An Orthotropic Integrated Flow-Stress Model for Process Simulation of Composite Materials—Part I: Two-Phase Systems

[+] Author and Article Information
Sina Amini Niaki, Anoush Poursartip

Composites Research Network (CRN),
Departments of Civil Engineering and Materials
Engineering,
The University of British Columbia,
Vancouver, BC V6T 1Z4, Canada

Alireza Forghani

Convergent Manufacturing Technologies Inc.,
6190 Agronomy Road, Suite 403,
Vancouver, BC V6T 1Z3, Canada

Reza Vaziri

Composites Research Network (CRN),
Departments of Civil Engineering and Materials
Engineering,
The University of British Columbia,
Vancouver, BC V6T 1Z4, Canada,
e-mail: reza.vaziri@ubc.ca

1Corresponding author.

Manuscript received June 5, 2018; final manuscript received October 25, 2018; published online January 25, 2019. Assoc. Editor: Martine Dubé.
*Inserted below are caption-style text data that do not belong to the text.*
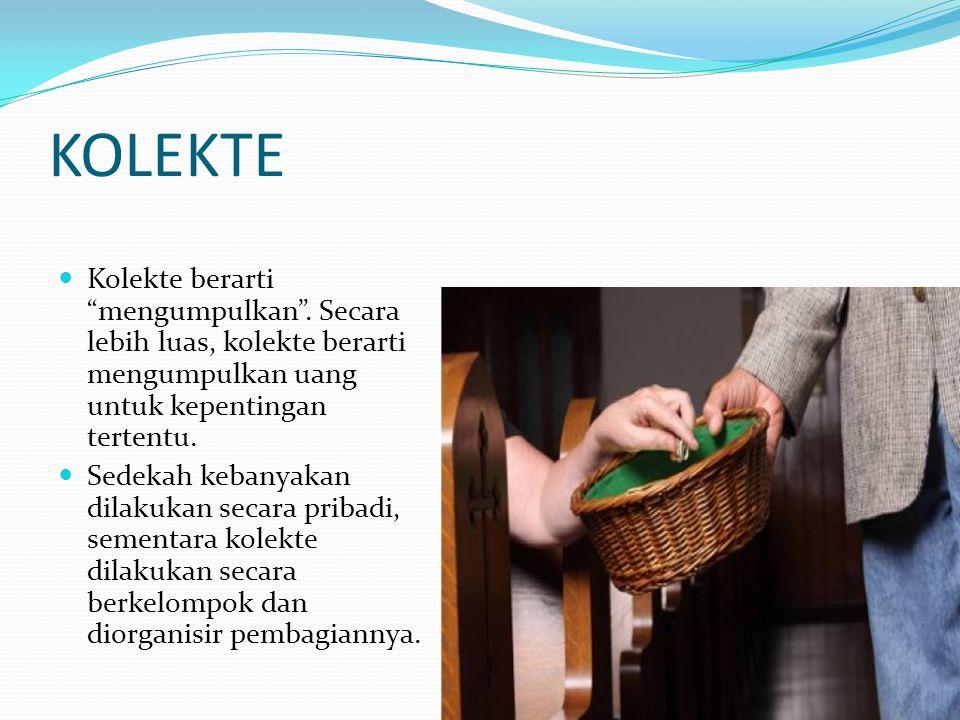 """KOLEKTE Kolekte berarti """"mengumpulkan"""". Secara lebih luas, kolekte berarti mengumpulkan uang untuk kepentingan tertentu. Sedekah kebanyakan dilakukan"""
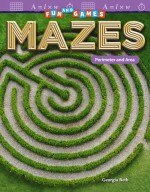Fun and Games: Mazes: Perimeter and Area: Read-along ebook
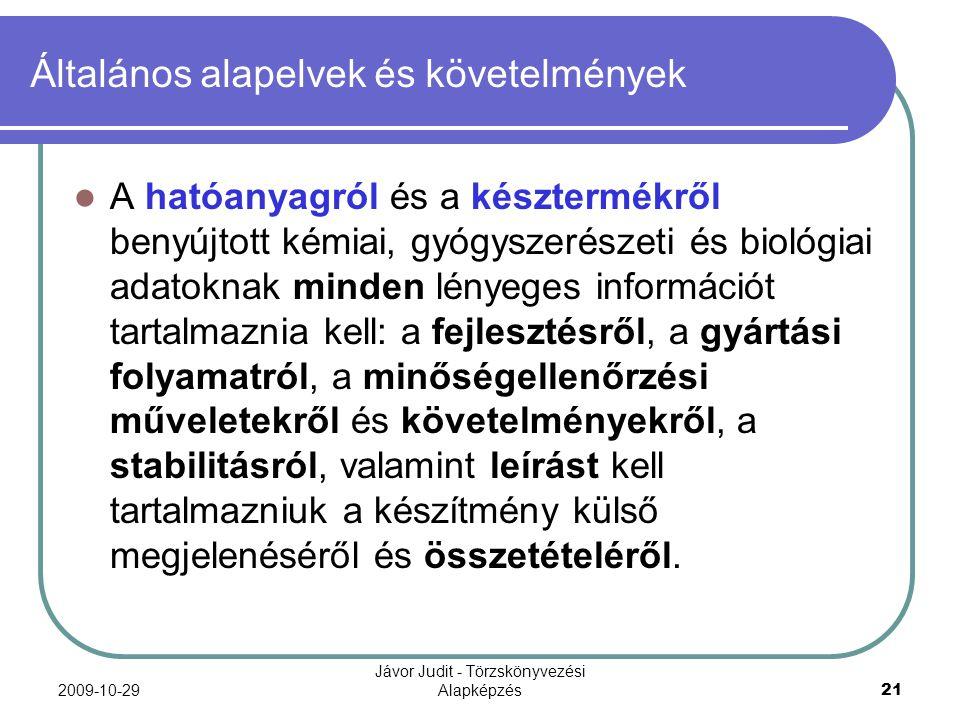 2009-10-29 Jávor Judit - Törzskönyvezési Alapképzés 21 Általános alapelvek és követelmények A hatóanyagról és a késztermékről benyújtott kémiai, gyógy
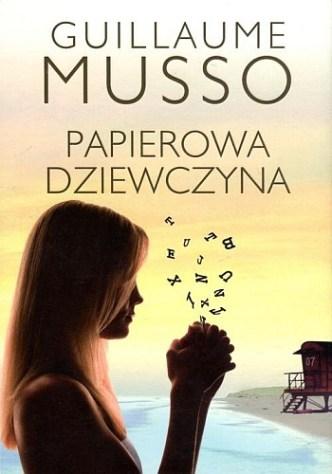 Guillaume Musso – Papierowa dziewczyna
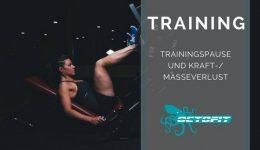 Trainingspause Kraftverlust Masserverlust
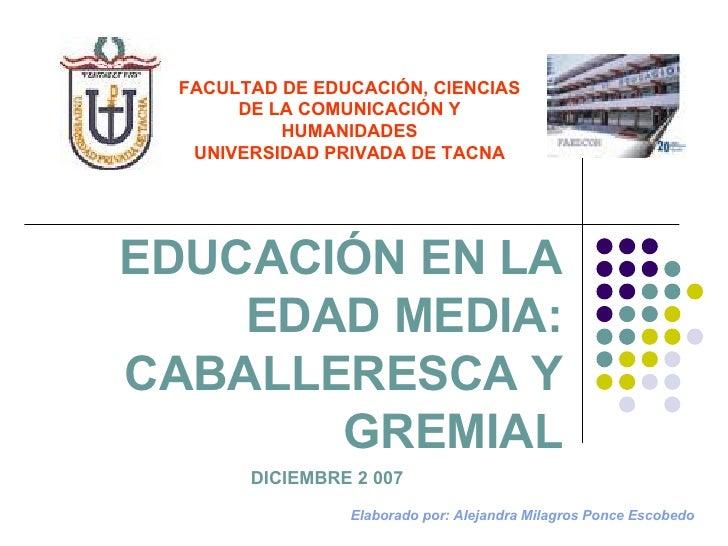 EDUCACIÓN EN LA EDAD MEDIA: CABALLERESCA Y GREMIAL FACULTAD DE EDUCACIÓN, CIENCIAS DE LA COMUNICACIÓN Y HUMANIDADES UNIVER...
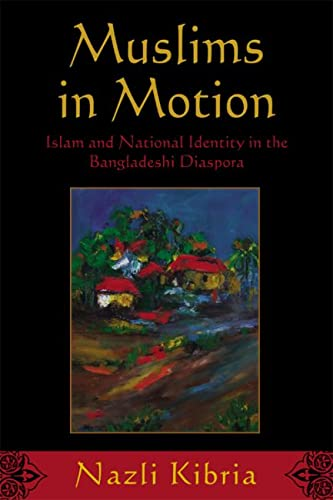 9780813550558: Muslims in Motion: Islam and National Identity in the Bangladeshi Diaspora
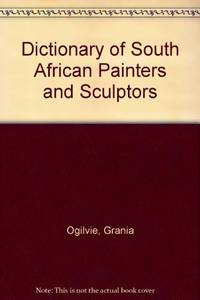 The Dictionary of South African Painters and Sculptors Including Namibia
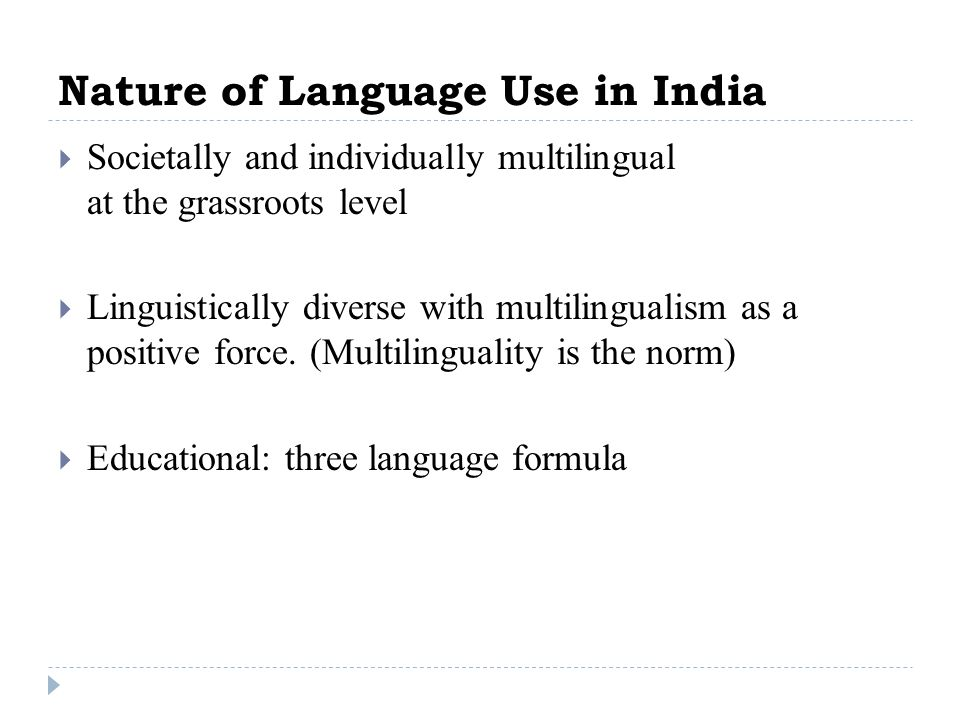 Nature of Language Use in India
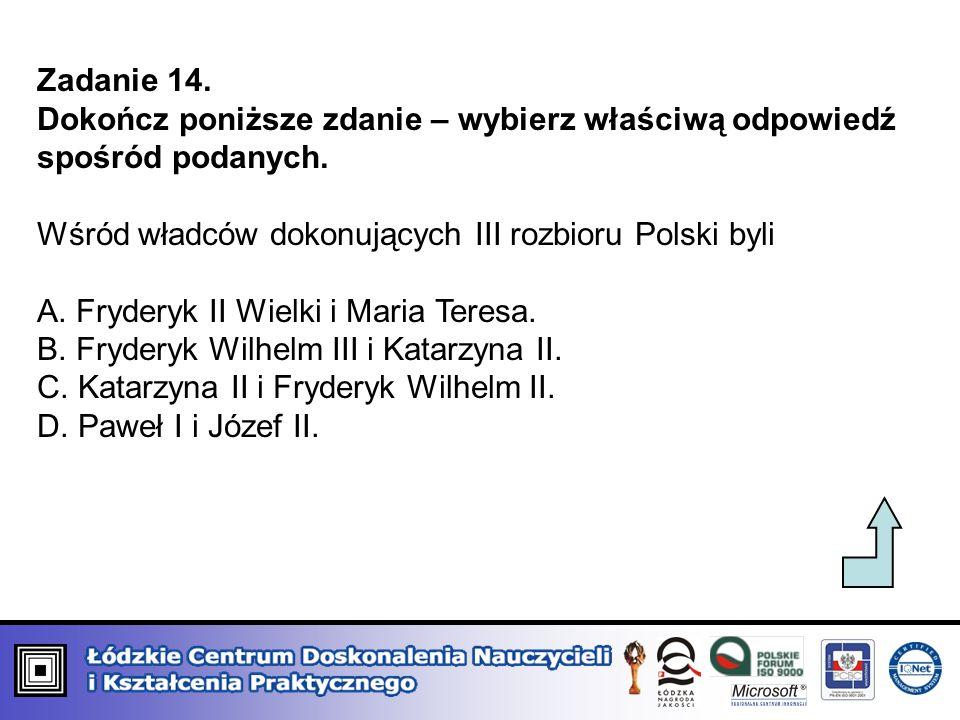 Zadanie 14.Dokończ poniższe zdanie – wybierz właściwą odpowiedź spośród podanych. Wśród władców dokonujących III rozbioru Polski byli.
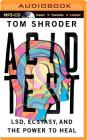 Acid Test: LSD, Ecstasy, and the Power to Heal Cover Image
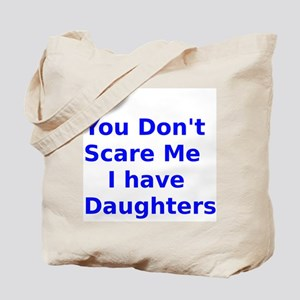 You Dont Scare Me I have Daughters Tote Bag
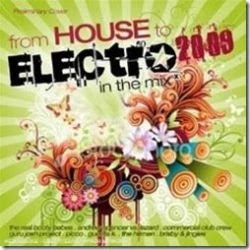 electro VA   From House To Electro In The Mix 2009
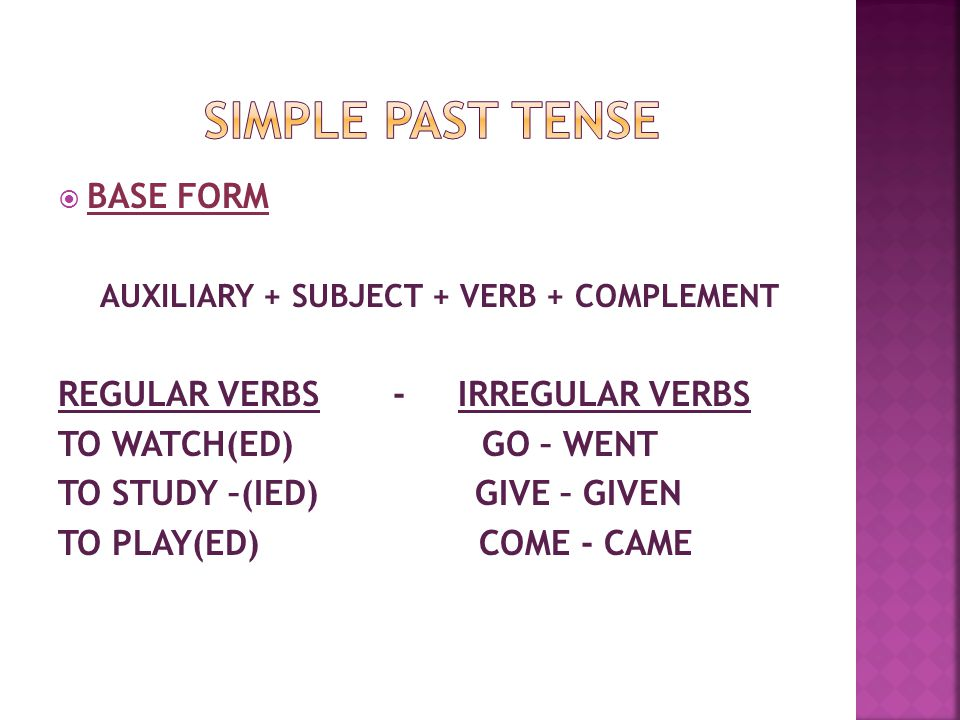SIMPLE PAST TENSE BASE FORM AUXILIARY + SUBJECT + VERB + COMPLEMENT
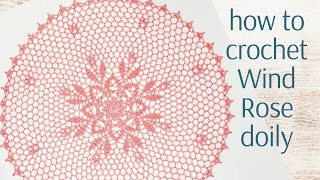 How To Crochet Wind Rose Doily 🧭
J. Manuf. Sci. Eng 141(3), 031010 (Jan 25, 2019) (15 pages) Paper No: MANU-18-1391; doi: 10.1115/1.4041861 History: Received June 05, 2018; Revised October 25, 2018

An integrated flow-stress (IFS) model provides a seamless and mechanistic connection between the two distinct regimes during the manufacturing process of composite materials, namely, fluid flow in the pregelation stage of the thermoset resin and stress development in the composite when it acts as a solid material. In this two-part paper, the two- and three-phase isotropic IFS models previously developed by the authors are extended to the general case of composite materials with orthotropic constituents. Part I presents the two-phase, fluid-solid, orthotropic model formulation for the case where the fluid phase solidifies during the course of curing. Part II extends the orthotropic formulation to a three-phase model that includes a gas phase as the third constituent of the composite material system. A broader definition of material properties in poroelasticity formulation is adopted in the development of the general orthotropic formulation. The model is implemented in a two-dimensional (2D) plane strain u-v-P finite element (FE) code and its capability in predicting the flow-compaction behavior and stress development is demonstrated through application to a case study involving an L-shaped unidirectional laminate undergoing curing on a conforming convex tool. Comparison of the results with those obtained from sole modeling of the stress development reveals the importance of capturing the simultaneous and interactive effect of the mechanisms involved during the entire process cycle using an IFS modeling approach presented in this paper.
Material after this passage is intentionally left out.